## Trecho selecionado
* * * * * * * * *

O instituto remonta raízes no Direito romano, onde era conhecida como denunciatio litis, tendo passagem ainda no Direito germânico e no Direito francês. A denominação utilizada pelo vigente Código Processual Civilista Pátrio é derivada do instituto de origem romana, contudo, seu antecessor, o revogado CPC de 1939, adotava a nomenclatura advinda do Direito português, a figura do chamamento à autoria, que transmitia uma falsa ideia acerca do fenômeno, pois como se verá adiante, a denunciação da lide não é apenas uma comunicação acerca da existência de um processo, mas é de fato, uma verdadeira demanda incidental de garantia.
1. CONCEITO
Quem melhor conceitua a denunciação da lide é Athos Gusmão Carneiro, in verbis:
[...] uma ação regressiva, "in simultaneus processus", proponível tanto pelo autor como pelo réu, sendo citada como denunciada aquela pessoa contra quem o denunciante terá uma pretensão indenizatória, pretensão "de reembolso", caso ele, denunciante, venha a sucumbir na ação principal. (grifos do autor).[1]
Nesta esteira, Humberto Theodoro Júnior: “consiste em chamar o terceiro (denunciado) que mantém vínculo de direito com a parte (denunciante), para vir responder pela garantia do negócio jurídico, caso o denunciante saia vencido no processo”.[2]
Ainda sobre o conceito do instituto da denunciação da lide, Ovídio Batista da Silva assim aduz:
Denunciação da lide é o ato pelo qual o autor ou o réu chama ajuízo um terceiro a que se liguem por alguma relação jurídica de que decorra, para este, a obrigação de ressarcir os prejuízos porventura ocasionados ao denunciante em virtude de sentença que reconheça a algum terceiro direito sobre a coisa por aquele adquirida, ou para que este o reembolse dos prejuízos decorrentes da demanda. Sempre que uma das partes possa agir, em demanda regressiva, contra seu garante, para reaver os prejuízos decorrentes da eventual sucumbência na causa, estará autorizada a chamar para a ação esse terceiro a que a mesma se liga.[3] (grifos do autor)
Em suma, pode acontecer que, em certo processo, alguma das partes se vendo em situação de vencida, terá direito de regresso contra terceiro, que por algum motivo é seu garante, tendo o dever de reembolsá-lo pelo que tiver perdido. Caberá, portanto, à parte, fazer a denunciação da lide, com o objetivo de assegurar o direito de regresso em sede do mesmo processo em que será julgada a demanda original.

* * * * * * * * *

## Dados fornecidos
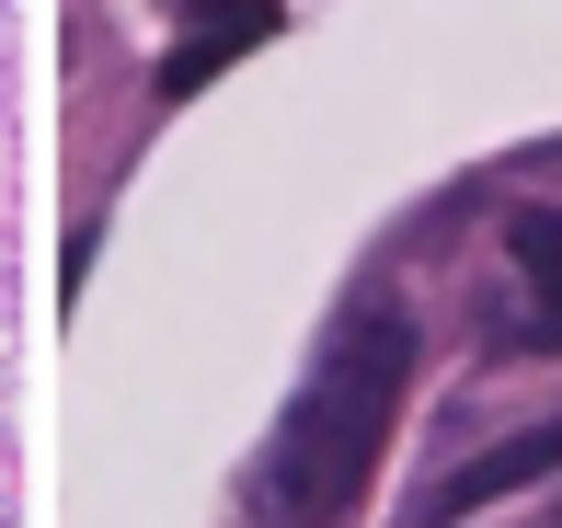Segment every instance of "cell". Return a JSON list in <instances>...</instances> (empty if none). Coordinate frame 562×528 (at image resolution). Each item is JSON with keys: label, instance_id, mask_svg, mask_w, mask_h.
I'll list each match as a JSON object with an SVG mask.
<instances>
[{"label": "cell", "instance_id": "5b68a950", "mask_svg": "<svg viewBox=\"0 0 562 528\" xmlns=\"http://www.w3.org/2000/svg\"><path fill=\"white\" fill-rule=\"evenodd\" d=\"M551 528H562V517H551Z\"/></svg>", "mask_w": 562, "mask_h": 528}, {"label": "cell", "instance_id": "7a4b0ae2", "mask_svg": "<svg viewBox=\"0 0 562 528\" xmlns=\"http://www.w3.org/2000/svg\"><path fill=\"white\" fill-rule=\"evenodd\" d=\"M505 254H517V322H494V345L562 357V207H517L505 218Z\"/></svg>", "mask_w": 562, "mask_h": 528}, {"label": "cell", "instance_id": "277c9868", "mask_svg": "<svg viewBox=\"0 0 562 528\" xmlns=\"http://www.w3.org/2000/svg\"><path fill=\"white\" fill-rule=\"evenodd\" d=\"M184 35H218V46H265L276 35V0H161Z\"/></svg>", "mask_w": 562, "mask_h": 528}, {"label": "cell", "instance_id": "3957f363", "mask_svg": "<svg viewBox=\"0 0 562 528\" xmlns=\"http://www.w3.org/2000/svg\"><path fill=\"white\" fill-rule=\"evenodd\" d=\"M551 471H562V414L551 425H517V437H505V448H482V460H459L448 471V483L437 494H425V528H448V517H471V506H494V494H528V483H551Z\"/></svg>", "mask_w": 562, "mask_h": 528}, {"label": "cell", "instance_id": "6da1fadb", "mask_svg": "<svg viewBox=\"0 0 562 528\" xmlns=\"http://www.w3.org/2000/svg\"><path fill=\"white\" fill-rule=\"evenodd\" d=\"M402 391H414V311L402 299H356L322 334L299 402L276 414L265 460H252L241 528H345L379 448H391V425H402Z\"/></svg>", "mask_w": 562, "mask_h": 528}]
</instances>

* * * * * * * * *

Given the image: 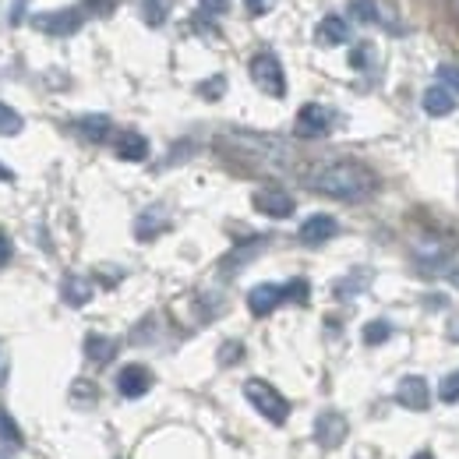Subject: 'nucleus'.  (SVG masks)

* * * * * * * * *

## Descrição da tarefa
Prossiga o texto sobre a denunciação da lide a partir da última frase apresentada.

## Resposta do exercício
Para Humberto Theodoro Júnior, o objetivo do incidente é:
[...] enxertar no processo uma nova lide, que vai envolver o denunciante e o denunciado em torno do direito de garantia ou de regresso que um pretende exercer contra o outro. A sentença, de tal sorte, decidirá não apenas a lide entre autor e réu. Mas também a que se criou entre a parte denunciante e o terceiro denunciado.[4]
Em outras palavras, os objetivos de trazer alguém para o processo, por força de garantia prestada, é exatamente vincular o terceiro ao quanto decidido na causa e a condenação do denunciado à indenização, sendo nula a sentença que não julga também a denunciação. [5]
Com isso, percebe-se que a denunciação da lide apesar de ser uma demanda nova, ela não originará um novo processo, mas sim, uma hipótese de ampliação objetiva, isto é, um verdadeiro incidente processual.
2. LEGITIMAÇÃO
Pela própria finalidade do instituto, só pode denunciar a lide quem seja parte legítima, quer ativa, quer passiva. Com efeito, não se pode admitir que alguém que esteja alegando sua ilegitimidade e, pois, pretendendo que seja reconhecida a inexistência de relação jurídica com a parte contrária, possa denunciar a lide a terceiro.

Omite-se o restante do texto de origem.